→ Supplied text
◆ ◆ ◆ ◆ ◆

Leonard planned the funeral when his mother passed away. Near the end, there was this moment at the crematorium where he was assigned to push the button that initiated the furnace that would torch his mother’s corpse turning it from flesh and bones to ash.
At that moment, all he could think about was the button and whether it was real. Did it actually do anything, or was it all a show for his relatives all of which were standing behind him… sobbing. Leonard was not sobbing. He looked at his father, who was weeping quietly in his wheelchair. He looked at his aunt, who was breaking down into the chest of her husband. Friends and family all gathered to watch him push this button. They were all in different states of grief. So he took a deep breath and he did it. He pushed the button.
The crematory initiated. His mother’s coffin disappeared behind the oven’s door. A blind to the window looking into the crematorium was lowered. The show ended. Leonard and the rest of his family returned home. He will never see his mother’s face again.
A month later, Leonard goes on a date with a former co-worker of his, Sarah. She wanted to see this Academy Award-nominated movie. Dramas were not Leonard’s thing, but he was willing to compromise. He’ll get to pick the movie next time. They bought tickets and popcorn and Leonard held Sarah’s hand as the movie started.
At the one hour twenty-two minute mark, Leonard clenched his teeth and pursed his lips. He even placed his finger up against his mouth. This was unusual. He didn’t usually cry in movies. But here he was…
On the screen was a hospital scene. The adult children were looking down at their dying mother as she told them all about her regrets. The tragedies of her life. Her missed opportunities. Her unrequited love. She tells them how she had let them down. How she wished she could have been a better mother to them. How she wanted to be a better listener. It was all too late.
As the first drop of tears left Leonard’s eyes, an image flashed in his mind. The button. While the rest of his family had been sobbing, he was stoic. Now, in the theater… the floodgates opened.
What Leonard was experiencing as he sat there holding his date in one hand and keeping himself from crying out loud with his other, is catharsis.

◆ ◆ ◆ ◆ ◆

→ About this task
In the text about Leonard's grief, what was Leonard assigned to do at the crematorium?

Spatial grounding data:

◆ ◆ ◆ ◆ ◆

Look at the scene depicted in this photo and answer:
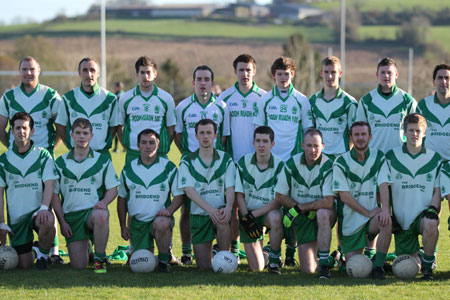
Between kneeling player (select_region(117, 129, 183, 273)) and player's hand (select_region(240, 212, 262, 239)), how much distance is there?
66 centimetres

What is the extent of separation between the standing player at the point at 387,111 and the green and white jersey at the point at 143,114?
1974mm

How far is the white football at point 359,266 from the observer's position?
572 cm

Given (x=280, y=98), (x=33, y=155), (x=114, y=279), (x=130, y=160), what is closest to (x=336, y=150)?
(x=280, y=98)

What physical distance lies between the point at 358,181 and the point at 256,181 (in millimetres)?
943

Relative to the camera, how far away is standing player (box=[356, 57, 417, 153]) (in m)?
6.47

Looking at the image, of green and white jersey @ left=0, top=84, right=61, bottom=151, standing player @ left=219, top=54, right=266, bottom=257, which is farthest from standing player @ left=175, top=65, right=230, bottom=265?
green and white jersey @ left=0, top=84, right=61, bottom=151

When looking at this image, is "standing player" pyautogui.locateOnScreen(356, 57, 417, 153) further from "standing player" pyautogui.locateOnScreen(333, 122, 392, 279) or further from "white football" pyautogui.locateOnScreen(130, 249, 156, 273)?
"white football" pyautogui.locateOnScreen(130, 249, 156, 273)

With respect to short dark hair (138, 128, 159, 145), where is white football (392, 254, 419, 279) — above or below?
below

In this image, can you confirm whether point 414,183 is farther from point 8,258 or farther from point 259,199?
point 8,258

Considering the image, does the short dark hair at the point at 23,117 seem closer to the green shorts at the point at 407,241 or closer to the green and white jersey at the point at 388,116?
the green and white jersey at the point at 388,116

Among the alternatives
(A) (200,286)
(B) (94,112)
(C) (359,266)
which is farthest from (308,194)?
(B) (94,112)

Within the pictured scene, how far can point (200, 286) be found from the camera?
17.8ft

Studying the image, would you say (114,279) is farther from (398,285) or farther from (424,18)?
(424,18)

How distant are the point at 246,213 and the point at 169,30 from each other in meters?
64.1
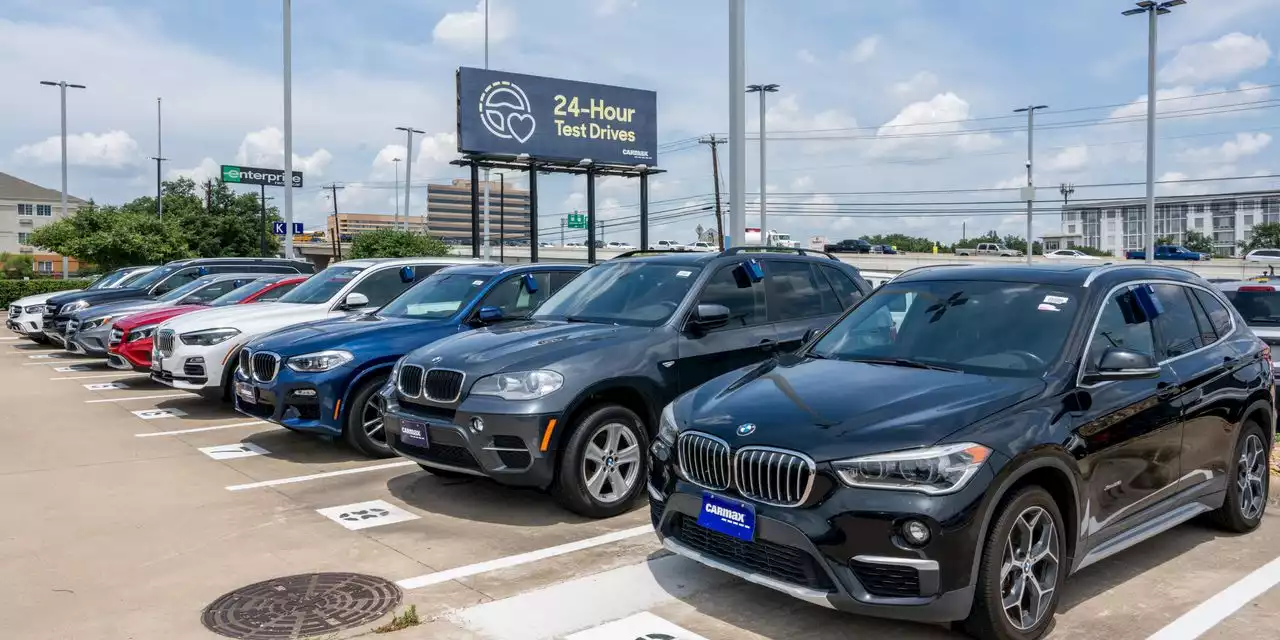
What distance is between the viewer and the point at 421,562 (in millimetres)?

◆ ◆ ◆ ◆ ◆

→ Finished exercise
Push the button that started the furnace to cremate his mother's body.